DETROIT — The proposed contract covering 55,000 UAW-represented workers at Ford Motor Co. follows the broad economic framework of the union's newly ratified agreement with General Motors, but the two companies arrived at their labor pacts in very different ways.
Without needing to make job cuts, as GM did, Ford swallowed a deal that likely costs more than initially anticipated to avoid a disruptive, protracted battle.
Ford agreed to keep health care coverage largely unchanged after proposing that workers pay 20 percent of costs, the union said, and to pay $1,500 annual "inflation protection" bonuses, instead of the $1,000 performance bonuses in the GM deal.

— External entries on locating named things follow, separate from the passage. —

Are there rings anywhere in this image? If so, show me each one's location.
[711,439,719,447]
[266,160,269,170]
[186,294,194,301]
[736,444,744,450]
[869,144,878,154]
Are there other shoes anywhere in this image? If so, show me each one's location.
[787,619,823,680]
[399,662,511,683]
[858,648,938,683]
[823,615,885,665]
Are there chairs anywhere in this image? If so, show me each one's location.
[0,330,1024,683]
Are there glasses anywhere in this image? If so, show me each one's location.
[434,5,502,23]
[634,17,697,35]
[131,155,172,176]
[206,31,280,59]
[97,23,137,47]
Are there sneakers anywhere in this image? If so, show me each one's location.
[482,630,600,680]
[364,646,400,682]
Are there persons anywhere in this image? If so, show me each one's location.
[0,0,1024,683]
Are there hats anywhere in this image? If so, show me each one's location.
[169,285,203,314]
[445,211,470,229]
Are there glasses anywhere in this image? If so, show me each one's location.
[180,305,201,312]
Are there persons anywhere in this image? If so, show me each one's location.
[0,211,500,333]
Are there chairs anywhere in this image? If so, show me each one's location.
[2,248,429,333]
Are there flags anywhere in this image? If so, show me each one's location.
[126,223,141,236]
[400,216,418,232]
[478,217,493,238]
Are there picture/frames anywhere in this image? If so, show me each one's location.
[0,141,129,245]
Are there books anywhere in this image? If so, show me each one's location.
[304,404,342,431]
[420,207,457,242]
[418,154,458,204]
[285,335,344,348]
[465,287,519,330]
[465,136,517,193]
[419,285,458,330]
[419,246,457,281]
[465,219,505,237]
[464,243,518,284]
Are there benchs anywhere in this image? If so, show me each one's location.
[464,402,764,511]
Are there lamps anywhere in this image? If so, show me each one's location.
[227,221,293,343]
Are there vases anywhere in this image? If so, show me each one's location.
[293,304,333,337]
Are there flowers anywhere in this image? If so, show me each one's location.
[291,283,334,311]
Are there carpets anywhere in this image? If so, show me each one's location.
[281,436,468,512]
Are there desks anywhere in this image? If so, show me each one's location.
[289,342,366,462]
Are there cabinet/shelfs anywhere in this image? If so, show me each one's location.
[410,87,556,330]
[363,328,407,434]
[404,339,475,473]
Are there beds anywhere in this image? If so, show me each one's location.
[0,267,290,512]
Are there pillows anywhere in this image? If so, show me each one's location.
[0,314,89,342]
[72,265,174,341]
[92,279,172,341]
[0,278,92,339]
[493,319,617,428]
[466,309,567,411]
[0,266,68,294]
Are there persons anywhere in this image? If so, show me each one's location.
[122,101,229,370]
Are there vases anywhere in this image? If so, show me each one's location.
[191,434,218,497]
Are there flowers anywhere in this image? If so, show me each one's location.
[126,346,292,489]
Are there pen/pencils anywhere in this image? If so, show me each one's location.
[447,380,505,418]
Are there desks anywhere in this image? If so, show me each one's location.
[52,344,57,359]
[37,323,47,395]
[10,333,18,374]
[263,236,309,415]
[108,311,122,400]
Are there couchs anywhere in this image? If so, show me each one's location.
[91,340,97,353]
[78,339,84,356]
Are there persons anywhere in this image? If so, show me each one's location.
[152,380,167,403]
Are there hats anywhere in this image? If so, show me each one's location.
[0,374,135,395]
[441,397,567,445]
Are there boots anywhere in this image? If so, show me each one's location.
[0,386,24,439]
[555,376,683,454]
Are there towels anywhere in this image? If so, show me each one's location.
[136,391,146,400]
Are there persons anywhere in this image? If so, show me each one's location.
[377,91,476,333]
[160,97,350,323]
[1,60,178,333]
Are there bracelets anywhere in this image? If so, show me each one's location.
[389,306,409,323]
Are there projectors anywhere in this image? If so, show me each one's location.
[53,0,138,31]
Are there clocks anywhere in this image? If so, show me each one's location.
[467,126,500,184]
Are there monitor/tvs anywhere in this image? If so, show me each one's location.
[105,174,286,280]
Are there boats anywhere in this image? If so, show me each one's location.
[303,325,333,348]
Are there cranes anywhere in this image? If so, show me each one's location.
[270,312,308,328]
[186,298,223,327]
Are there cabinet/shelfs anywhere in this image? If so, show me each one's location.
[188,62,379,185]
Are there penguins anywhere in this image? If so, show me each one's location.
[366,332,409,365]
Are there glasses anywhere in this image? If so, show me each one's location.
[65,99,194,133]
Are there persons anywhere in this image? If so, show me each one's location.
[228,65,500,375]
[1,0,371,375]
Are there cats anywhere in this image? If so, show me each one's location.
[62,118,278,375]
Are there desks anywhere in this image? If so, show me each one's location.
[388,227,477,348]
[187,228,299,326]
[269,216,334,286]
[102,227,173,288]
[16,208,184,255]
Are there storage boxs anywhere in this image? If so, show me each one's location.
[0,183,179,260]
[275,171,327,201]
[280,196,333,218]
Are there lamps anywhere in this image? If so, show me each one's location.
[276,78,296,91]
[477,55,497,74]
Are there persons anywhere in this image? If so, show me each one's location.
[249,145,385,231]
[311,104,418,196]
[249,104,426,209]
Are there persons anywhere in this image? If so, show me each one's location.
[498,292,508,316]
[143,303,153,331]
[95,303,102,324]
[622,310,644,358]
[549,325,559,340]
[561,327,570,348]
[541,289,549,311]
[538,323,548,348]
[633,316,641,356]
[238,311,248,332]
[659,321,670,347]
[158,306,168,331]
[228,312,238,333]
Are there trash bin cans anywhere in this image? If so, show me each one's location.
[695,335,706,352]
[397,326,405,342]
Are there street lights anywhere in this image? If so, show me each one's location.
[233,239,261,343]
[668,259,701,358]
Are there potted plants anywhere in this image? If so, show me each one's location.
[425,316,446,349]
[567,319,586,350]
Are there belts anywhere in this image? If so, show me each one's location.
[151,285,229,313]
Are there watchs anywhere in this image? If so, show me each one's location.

The union said the economic gains in the Ford contract, including two wage increases, annual profit-sharing checks and seven other bonuses, are worth nearly $30,000 to production workers over four years. For Ford, which employs nearly 9,000 more UAW members than GM, that would represent some $1.6 billion.
GM's contentious negotiations included a 40-day national strike that cost the automaker nearly $3 billion and negated — mostly through lost wages — much of the $11,000 signing bonus workers will receive this week. Ford and the union, meanwhile, struck a deal after three outwardly drama-free days of main-table negotiations; the bargaining teams didn't even work over the weekend after the UAW shifted to Ford once the GM deal had been ratified.
The speed and ease with which the UAW reached a tentative agreement with Ford is a sign of their strong relationship and experience cutting deals, experts say. UAW members will vote through Nov. 15 on the contract, which includes a $9,000 ratification bonus, two 3 percent wage increases and no change in health care coverage.
"Their experience certainly helped speed up the process," said Colin Lightbody, a former Fiat Chrysler Automobiles negotiator who's now president of a consulting firm. "You have that level of trust that's already there."
For Bill Dirksen, Ford's vice president of labor affairs since 2014, this was the fifth set of UAW negotiations in which he's had a key role.